Reputation: 73
I have searched like crazy trying to find specifically how to read a row in a csv file.
I need to read a random row out of 1000, each of which has 3 columns. The first column has an email. I need to put in a random email, and get columns 2 and 3 out. (Python 2.7, csv file)
Example:
Name Date Color
Ray May Gray
Alex Apr Green
Ann Jun Blue
Kev Mar Gold
Rob May Black
Instead of column 1 row 3, I need [Ann], her whole row. This is a CSV file, with over 1000 names. I have to put in her name and output her whole row.
What I have tried
from collections import namedtuple
Entry = namedtuple('Entry', 'Name, Date, Color')
file_location = "C:/Users/abriman/Desktop/Book.csv"
ss_dict = {}
spreadsheet = file_location = "C:/Users/abriman/Desktop/Book.csv"
for row in spreadsheet:
entry = Entry(*tuple(row))
ss_dict['Ann']
And my error reads
Traceback (most recent call last):
File "<stdin>", line 2, in <module>
TypeError: __new__() takes exactly 4 arguments (2 given)
I have tried other ways too and got little to no result.

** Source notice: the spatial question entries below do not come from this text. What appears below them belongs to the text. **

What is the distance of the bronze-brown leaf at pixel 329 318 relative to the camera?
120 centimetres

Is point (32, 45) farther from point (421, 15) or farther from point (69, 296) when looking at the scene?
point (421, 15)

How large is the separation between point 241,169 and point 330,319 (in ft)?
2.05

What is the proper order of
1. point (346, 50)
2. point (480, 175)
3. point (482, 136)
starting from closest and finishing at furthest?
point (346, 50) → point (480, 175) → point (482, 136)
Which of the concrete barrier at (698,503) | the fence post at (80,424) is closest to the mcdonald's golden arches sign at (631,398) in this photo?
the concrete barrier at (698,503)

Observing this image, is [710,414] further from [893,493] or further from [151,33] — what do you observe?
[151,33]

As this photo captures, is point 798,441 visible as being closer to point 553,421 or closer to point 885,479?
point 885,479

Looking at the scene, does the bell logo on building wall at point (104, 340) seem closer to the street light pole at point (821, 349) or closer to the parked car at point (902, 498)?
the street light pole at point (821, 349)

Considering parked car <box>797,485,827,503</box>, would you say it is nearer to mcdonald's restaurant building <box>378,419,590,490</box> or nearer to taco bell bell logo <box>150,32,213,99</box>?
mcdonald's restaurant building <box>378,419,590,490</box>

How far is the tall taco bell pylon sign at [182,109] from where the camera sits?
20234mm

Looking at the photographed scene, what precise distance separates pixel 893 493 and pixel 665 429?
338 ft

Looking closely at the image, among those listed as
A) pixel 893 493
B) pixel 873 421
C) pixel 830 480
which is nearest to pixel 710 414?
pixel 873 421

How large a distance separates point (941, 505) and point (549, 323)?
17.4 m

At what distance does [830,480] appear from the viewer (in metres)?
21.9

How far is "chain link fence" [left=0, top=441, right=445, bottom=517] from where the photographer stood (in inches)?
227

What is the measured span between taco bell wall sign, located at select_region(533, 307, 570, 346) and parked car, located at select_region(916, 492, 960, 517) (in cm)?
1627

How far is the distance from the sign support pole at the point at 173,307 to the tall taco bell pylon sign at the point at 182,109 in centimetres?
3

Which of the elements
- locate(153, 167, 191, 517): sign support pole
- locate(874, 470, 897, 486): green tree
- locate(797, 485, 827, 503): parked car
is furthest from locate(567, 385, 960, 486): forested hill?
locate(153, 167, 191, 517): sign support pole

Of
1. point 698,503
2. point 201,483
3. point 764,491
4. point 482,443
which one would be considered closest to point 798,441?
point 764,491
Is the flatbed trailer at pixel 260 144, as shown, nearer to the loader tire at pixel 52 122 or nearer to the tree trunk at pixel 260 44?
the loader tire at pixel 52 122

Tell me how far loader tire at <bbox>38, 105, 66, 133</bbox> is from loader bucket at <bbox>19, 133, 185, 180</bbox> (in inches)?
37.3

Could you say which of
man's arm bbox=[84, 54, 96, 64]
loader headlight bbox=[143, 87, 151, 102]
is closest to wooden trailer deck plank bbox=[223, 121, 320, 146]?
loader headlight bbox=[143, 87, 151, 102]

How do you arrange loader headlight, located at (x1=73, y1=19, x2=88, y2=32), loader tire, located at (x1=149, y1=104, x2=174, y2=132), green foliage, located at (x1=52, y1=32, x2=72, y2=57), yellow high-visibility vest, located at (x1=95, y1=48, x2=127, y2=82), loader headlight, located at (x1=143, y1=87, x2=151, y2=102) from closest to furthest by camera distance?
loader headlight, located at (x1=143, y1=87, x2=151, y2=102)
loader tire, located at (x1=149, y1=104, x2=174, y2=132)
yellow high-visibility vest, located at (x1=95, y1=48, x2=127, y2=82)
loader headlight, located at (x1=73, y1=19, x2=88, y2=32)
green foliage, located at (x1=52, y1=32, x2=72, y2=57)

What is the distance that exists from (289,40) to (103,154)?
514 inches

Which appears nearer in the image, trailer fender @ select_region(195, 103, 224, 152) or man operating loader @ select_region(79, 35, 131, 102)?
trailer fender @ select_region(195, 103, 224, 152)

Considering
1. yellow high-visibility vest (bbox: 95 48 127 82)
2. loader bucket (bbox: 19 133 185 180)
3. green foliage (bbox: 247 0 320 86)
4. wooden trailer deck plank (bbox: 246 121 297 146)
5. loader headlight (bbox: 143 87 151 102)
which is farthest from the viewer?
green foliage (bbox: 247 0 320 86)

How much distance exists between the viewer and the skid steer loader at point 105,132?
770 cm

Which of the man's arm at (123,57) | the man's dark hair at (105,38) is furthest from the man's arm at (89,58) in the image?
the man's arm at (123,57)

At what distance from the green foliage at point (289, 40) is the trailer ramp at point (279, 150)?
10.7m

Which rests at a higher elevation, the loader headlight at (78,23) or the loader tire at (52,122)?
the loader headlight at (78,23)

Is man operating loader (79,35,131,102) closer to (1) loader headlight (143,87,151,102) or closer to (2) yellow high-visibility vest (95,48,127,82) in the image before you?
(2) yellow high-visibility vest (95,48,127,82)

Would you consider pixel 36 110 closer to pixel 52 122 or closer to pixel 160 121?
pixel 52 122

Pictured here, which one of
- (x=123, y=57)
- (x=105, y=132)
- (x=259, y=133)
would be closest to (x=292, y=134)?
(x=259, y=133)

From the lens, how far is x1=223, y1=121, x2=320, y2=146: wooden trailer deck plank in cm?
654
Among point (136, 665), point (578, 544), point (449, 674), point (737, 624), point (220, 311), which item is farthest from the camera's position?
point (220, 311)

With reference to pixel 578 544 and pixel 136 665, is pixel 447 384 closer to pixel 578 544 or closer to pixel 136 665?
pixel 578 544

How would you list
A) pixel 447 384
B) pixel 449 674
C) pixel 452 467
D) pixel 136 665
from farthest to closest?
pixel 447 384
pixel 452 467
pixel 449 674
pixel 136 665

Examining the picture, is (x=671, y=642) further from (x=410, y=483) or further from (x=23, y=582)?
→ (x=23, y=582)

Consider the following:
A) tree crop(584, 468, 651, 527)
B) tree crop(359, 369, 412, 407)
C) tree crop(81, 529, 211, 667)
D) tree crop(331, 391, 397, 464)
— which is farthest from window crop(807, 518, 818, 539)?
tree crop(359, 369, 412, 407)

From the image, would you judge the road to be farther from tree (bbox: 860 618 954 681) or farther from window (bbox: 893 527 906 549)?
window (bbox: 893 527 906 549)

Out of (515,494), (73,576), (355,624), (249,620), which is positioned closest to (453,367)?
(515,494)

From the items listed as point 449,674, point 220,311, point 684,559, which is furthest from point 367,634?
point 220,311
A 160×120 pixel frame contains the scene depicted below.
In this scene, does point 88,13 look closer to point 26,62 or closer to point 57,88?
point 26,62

I'm a beginner at python.
Upvotes: 1
Views: 6553
Reputation: 3088
Solution to your problem could be simple dictionary comprehension:
>>> Entry = namedtuple('Entry', 'Name, Date, Color')

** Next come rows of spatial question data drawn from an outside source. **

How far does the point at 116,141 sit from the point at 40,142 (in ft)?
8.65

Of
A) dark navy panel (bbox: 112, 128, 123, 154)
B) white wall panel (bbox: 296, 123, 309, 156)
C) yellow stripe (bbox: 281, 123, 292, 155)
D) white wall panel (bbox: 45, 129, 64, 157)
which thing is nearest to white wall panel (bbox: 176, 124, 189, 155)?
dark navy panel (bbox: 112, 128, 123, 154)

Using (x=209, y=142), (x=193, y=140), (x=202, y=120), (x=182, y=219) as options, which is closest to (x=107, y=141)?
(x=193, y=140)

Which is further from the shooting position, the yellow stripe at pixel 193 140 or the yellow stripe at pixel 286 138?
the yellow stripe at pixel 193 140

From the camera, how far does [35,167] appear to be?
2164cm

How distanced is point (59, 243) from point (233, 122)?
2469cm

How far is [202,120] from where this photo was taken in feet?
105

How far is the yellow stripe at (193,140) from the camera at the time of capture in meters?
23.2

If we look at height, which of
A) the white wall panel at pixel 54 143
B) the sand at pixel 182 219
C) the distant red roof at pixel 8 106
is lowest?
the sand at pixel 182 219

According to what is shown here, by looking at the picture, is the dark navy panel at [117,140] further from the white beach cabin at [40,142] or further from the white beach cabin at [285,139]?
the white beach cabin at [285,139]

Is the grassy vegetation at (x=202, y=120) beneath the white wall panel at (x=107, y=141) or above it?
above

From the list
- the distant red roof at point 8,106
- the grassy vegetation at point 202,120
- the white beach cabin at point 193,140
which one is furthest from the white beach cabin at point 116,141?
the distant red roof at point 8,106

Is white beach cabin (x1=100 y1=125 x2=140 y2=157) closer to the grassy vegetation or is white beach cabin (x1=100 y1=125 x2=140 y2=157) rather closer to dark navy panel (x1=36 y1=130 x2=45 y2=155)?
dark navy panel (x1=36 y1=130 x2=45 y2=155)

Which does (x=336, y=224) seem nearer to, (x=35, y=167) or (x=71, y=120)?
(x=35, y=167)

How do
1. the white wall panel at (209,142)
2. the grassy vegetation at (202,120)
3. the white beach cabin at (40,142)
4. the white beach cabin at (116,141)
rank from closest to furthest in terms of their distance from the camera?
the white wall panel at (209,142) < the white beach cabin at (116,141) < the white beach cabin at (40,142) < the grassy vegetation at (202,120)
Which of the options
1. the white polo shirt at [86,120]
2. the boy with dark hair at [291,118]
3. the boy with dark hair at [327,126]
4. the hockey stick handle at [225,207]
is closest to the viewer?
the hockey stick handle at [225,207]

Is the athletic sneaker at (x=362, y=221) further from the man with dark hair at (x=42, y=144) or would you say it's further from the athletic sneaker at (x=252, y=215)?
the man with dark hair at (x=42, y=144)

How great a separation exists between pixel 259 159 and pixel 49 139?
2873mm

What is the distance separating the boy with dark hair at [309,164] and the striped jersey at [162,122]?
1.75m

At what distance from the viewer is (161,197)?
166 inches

>>> [l for l in open('t.tsv', 'r')]
<<<
['Name Date Color\n',
'Ray May Gray\n',
'Alex Apr Green\n',
'Ann Jun Blue\n',
'Kev Mar Gold\n',
'Rob May Black\n']
>>> [l.split() for l in open('t.tsv', 'r')]
<<<
[['Name', 'Date', 'Color'],
['Ray', 'May', 'Gray'],
['Alex', 'Apr', 'Green'],
['Ann', 'Jun', 'Blue'],
['Kev', 'Mar', 'Gold'],
['Rob', 'May', 'Black']]
>>> [Entry(*l.split()) for l in open('t.tsv', 'r')]
<<<
[Entry(Name='Name', Date='Date', Color='Color'),
Entry(Name='Ray', Date='May', Color='Gray'),
Entry(Name='Alex', Date='Apr', Color='Green'),
Entry(Name='Ann', Date='Jun', Color='Blue'),
Entry(Name='Kev', Date='Mar', Color='Gold'),
Entry(Name='Rob', Date='May', Color='Black')] >>> {'fooo':e for e in Entry(*l.split()) for l in open('t.tsv', 'r')}
>>> {e.Name:e for e in list(Entry(*l.split()) for l in open('t.tsv', 'r'))}
<<<
{'Alex': Entry(Name='Alex', Date='Apr', Color='Green'),
'Ann': Entry(Name='Ann', Date='Jun', Color='Blue'),
'Kev': Entry(Name='Kev', Date='Mar', Color='Gold'),
'Name': Entry(Name='Name', Date='Date', Color='Color'),
'Ray': Entry(Name='Ray', Date='May', Color='Gray'),
'Rob': Entry(Name='Rob', Date='May', Color='Black')}
I think you are thinking on reading the first row as header names. Python has DictReader - https://docs.python.org/2/library/csv.html#csv.DictReader
>>> import csv
>>> for line in csv.DictReader(open('t.tsv')): print line # don't forget to make your file coma-separated.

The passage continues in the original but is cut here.